EXTRAIT DU TEXTE |
Cette dernière configuration demeure néanmoins très marginale : elle ne représente qu’environ 5 % des accords de l’échantillon étudié, et correspond pour la plupart à des entreprises fortement médiatisées autour de leur passage à la semaine de quatre jours.

  • Les conséquences de la semaine compressée

Sans surprise, Pauline Grimaud observe que la mise en place d’une semaine compressée entraîne mécaniquement un allongement de la durée quotidienne de travail : « si l’on ne réduit pas la durée hebdomadaire du travail, cela signifie que les journées s’allongent », explique-t-elle.

Concrètement, cela correspond à un temps de travail effectif d’environ 8h45 par jour pour les salariés soumis à une durée hebdomadaire de 35 heures, et 9h45 pour ceux travaillant 39 heures. À cela s’ajoute le temps de pause — notamment la pause méridienne — ce qui porte l’amplitude journalière à près de 10 heures, voire davantage dans certains cas.

DONNÉES ENREGISTRÉES |

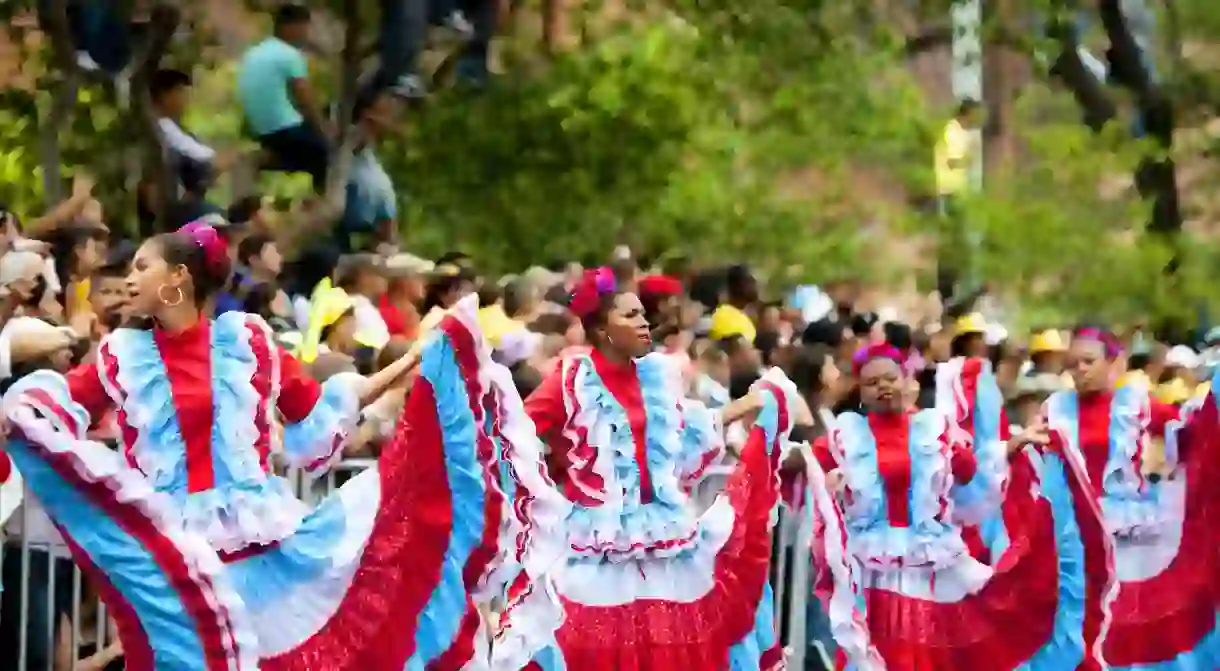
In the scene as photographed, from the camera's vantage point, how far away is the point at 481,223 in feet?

CONSIGNE A |
Répondez à ces questions sur l'extrait consacré à la semaine compressée :
(i) Quelle part des accords de l'échantillon étudié la dernière configuration évoquée représente-t-elle ?
(ii) Quel temps de travail effectif quotidien correspond à une durée hebdomadaire de 39 heures ?
(iii) Jusqu'où l'amplitude journalière peut-elle aller une fois le temps de pause ajouté ?
CONSIGNE B | Prolongez, s'il vous plaît, l'extrait sur la semaine compressée à partir de sa dernière phrase.

RÉPONSE FINALE A |
(i) Environ 5 % des accords.
(ii) Environ 9h45 par jour.
(iii) Près de 10 heures, voire davantage dans certains cas.

RÉPONSE FINALE B |
Au-delà de la durée, c’est également le rythme de travail qui se transforme. Selon la chercheuse, celui-ci reste le plus souvent inchangé, voire intensifié : « aucun des accords étudiés ne mentionne une baisse de la charge de travail ; au contraire, ils précisent systématiquement que la charge demeurera identique. Et cela vaut même pour les rares accords qui réduisent effectivement la durée hebdomadaire du travail », note-t-elle avec étonnement.

Cette observation renforce l’idée selon laquelle la réussite du dispositif repose avant tout sur la motivation et l’engagement des salariés, censés « faire autant en moins de temps » et, par là même, soutenir la performance de l’entreprise. Une logique que Pauline Grimaud invite toutefois à examiner avec prudence : « on peut y voir l’expression d’une intensification du travail, c’est-à-dire l’exigence de produire davantage dans un temps identique », avertit-elle.

Ce constat explique également pourquoi aucun accord n’évoque la création d’emplois. Le principe sous-jacent reste celui d’une productivité équivalente ou supérieure sans embauche supplémentaire. Or, cette orientation s’éloigne nettement de l’esprit originel du dispositif : « dès les années 1990, la loi Robien — qui a précédé les lois Aubry — concevait la semaine de quatre jours comme un levier de création d’emplois, fondé sur le partage du temps de travail », rappelle la chercheuse.

En définitive, ces éléments amènent Pauline Grimaud à considérer que la semaine de quatre jours contribue à renforcer ce qu’elle nomme, à la suite des chercheurs Corinne Gaudart et Serge Volkoff, le « modèle de la hâte »[3] : « ce concept décrit la manière dont les injonctions temporelles contemporaines poussent les travailleurs à accomplir leurs tâches dans un temps toujours plus contraint ».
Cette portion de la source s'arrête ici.